Genel anlamda yönetimcilik (managerialism) kavramı, yönetimi sadece şirket yönetimi olarak gören bir yönetim ideolojisini ifade etmek için kullanılır. Bir başka ifadeyle yönetimcilik, yönetim düşüncesinin hayatın her alanına nüfuz etmesini ifade eden ideolojik bir içerik taşımaktadır (Klikauer, 2010: 1). Örneğin, kamu sektörünün “problemler”ine özel sektörden aktarılan “çözümler”, yönetimcilik anlayışının bir uzantısıdır (Milliken ve Colohan, 2004: 381).

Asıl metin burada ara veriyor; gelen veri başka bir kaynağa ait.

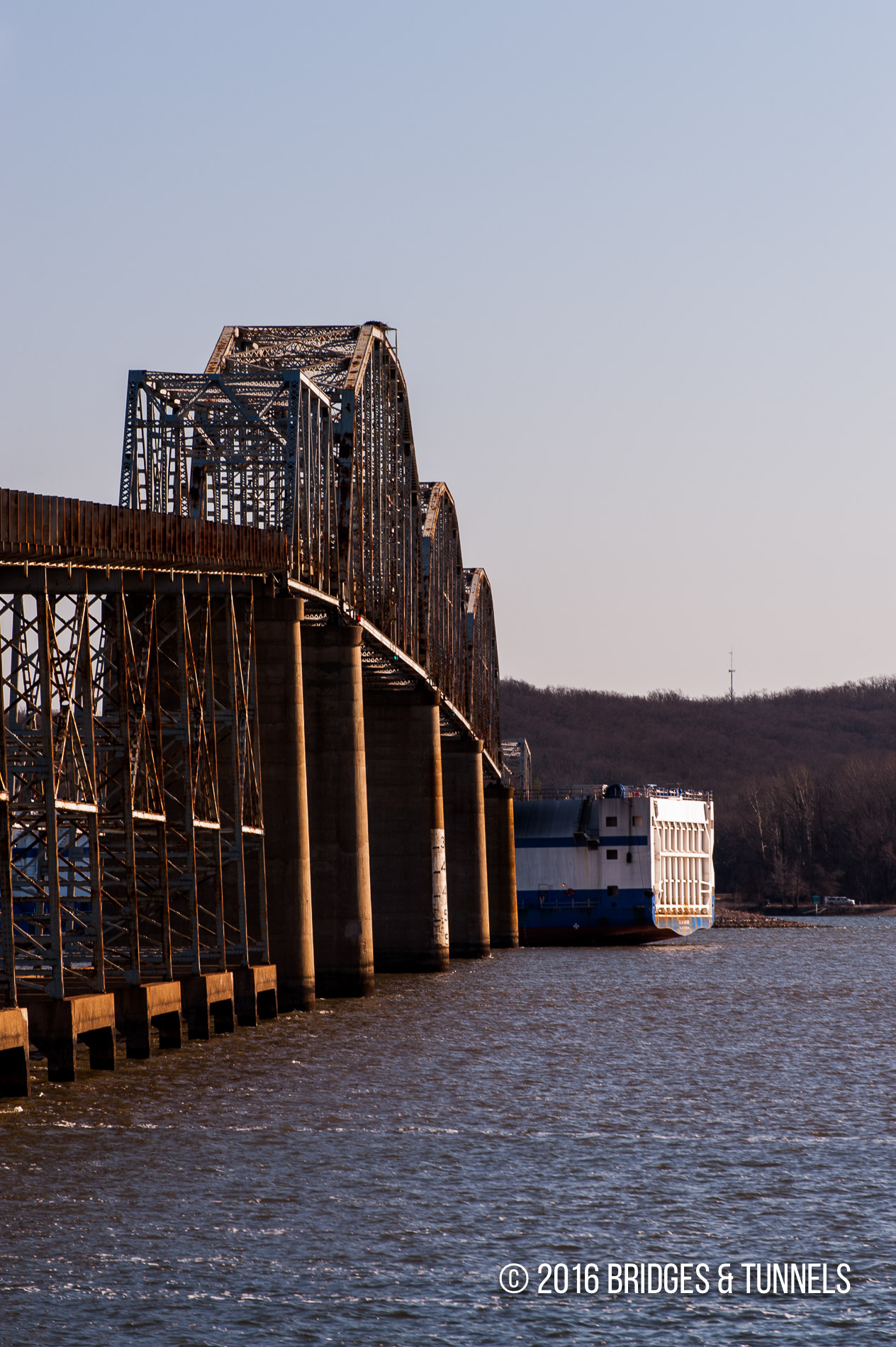 Eggner's Ferry Bridge (US 68, KY 80)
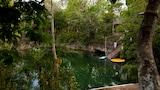 Hotel Leona Vicario - Vacanze a Leona Vicario, Albergo Leona Vicario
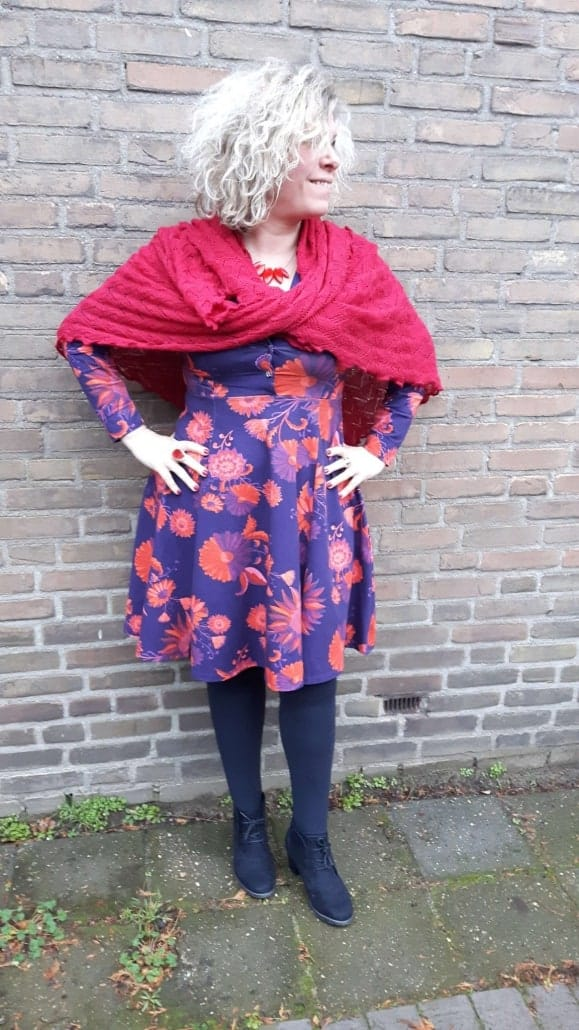 Paars oranje jurk van Lien en Giel van Art in Den Bosch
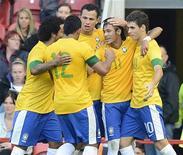 Neymar comemora gol do Brasil em amistoso contra Grã-Bretanha nesta sexta-feira. REUTERS/Nigel Roddis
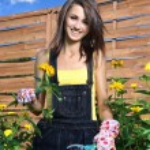 Beautiful woman gardener — Stock Photo #5821289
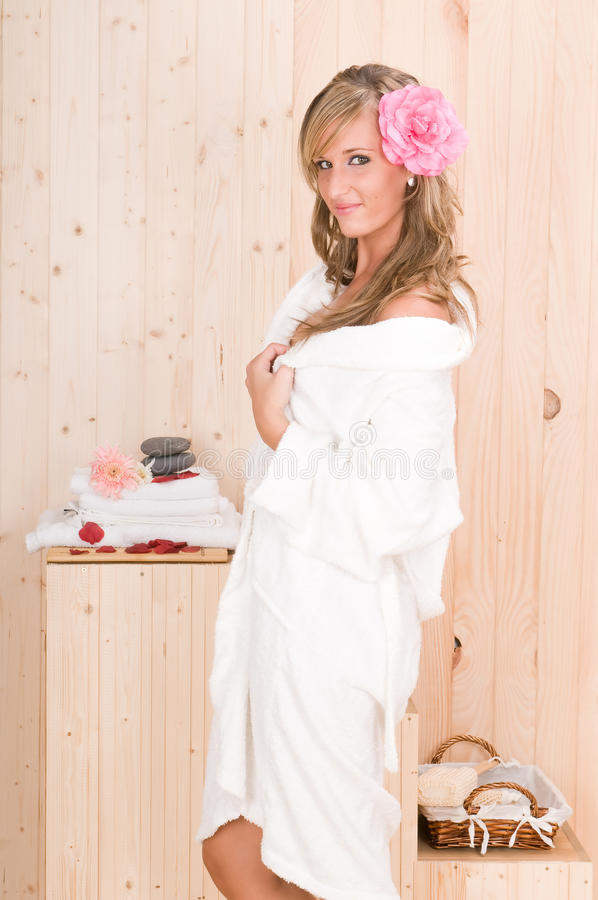A mulher nos termas relaxa o centro da massagem imagens de stock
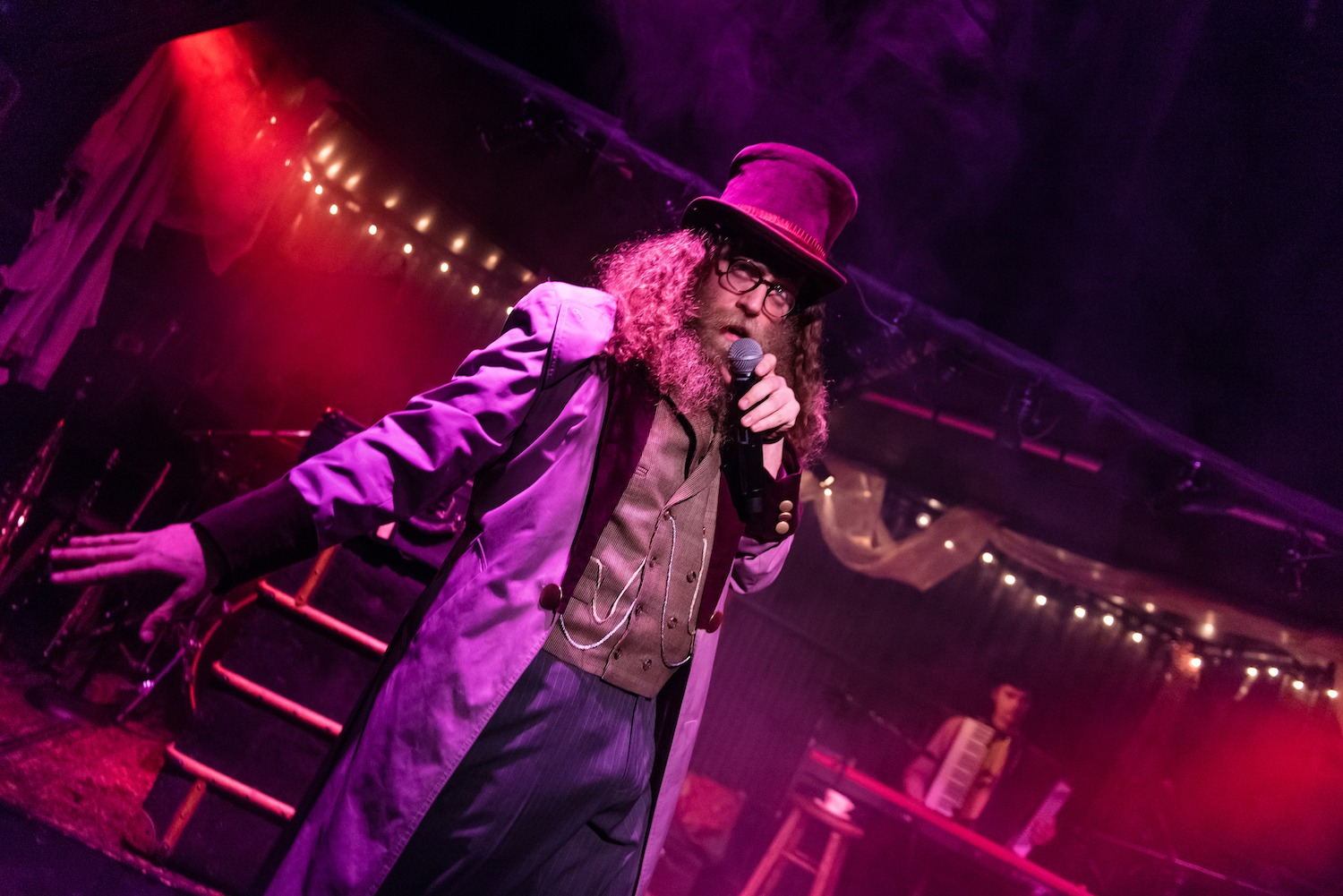 Old Stock: A Refugee Love Story creator and performer Ben Caplan. Photo by Stoo Metz Photography/Courtesy of the Vancouver PuSh Festival.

Yönetimciliğin yükseköğretimde görünme şekli ise yükseköğretimin birçok alanında gerçekleşmesi talep edilen “örgütsel değişim”in söz konusu olduğu noktalardadır (Deem, 2001: 10). Örgütsel değişim ihtiyacını doğuran etmenler (artan öğrenci sayısı gibi), üniversitelerin giderek kompleks bir yapı haline gelmelerine neden olan gelişmelerin, yükseköğretim alanında gerektirdiği örgütsel ve yönetsel düzenlemelerdir.

Söz konusu örgütsel değişim, hem pazarı ifade eden dışsal koşullar, hem de bu dışsal etkilere karşı biçimlenmesi gereken içsel faaliyetlerin yeniden düzenlenmesi veya yeni uygulama prensipleri getirilmesini kapsayan değişim sürecidir (Deem, 2001: 11). İç maliyet unsuru teşkil eden birimlerin birer rekabet üstünlüğü aracı olarak kullanılması buna bir örnektir. Laboratuarların ya da enformasyon servislerinin iç hizmeti sağlayarak maliyeti azaltmaya yardımcı olması ya da takım çalışmasının teşviki, hedeflerin belirlenmesi ve etkinliğin ve verimliliğin sağlanması için izleme mekanizmalarının kurulması bu destek alanlarından bir kaçıdır.

42

Ancak, üniversitelerin uygulamaya koydukları bu yeni yönetim pratikleri, eski yönetim uygulamalarını yok saymamakta, tersine üstüne binmektedir. Bunu şu şekilde açıklamak mümkündür. Eski örgüt yapısında, yönetimde yer alan öğretim üyeleri, yeni yapıda konumlarını korumakta, ancak, kar amaçlı örgüt yapısında olduğu gibi, biriminin çıkarlarını gözeten, optimum noktayı yakalamaya çalışan ve birime üstünlük kazandıracak şekilde rekabet ederek artı puanlar toplamaya çalışan “yönetici” rolünü ilave yük olarak üzerine almaktadır.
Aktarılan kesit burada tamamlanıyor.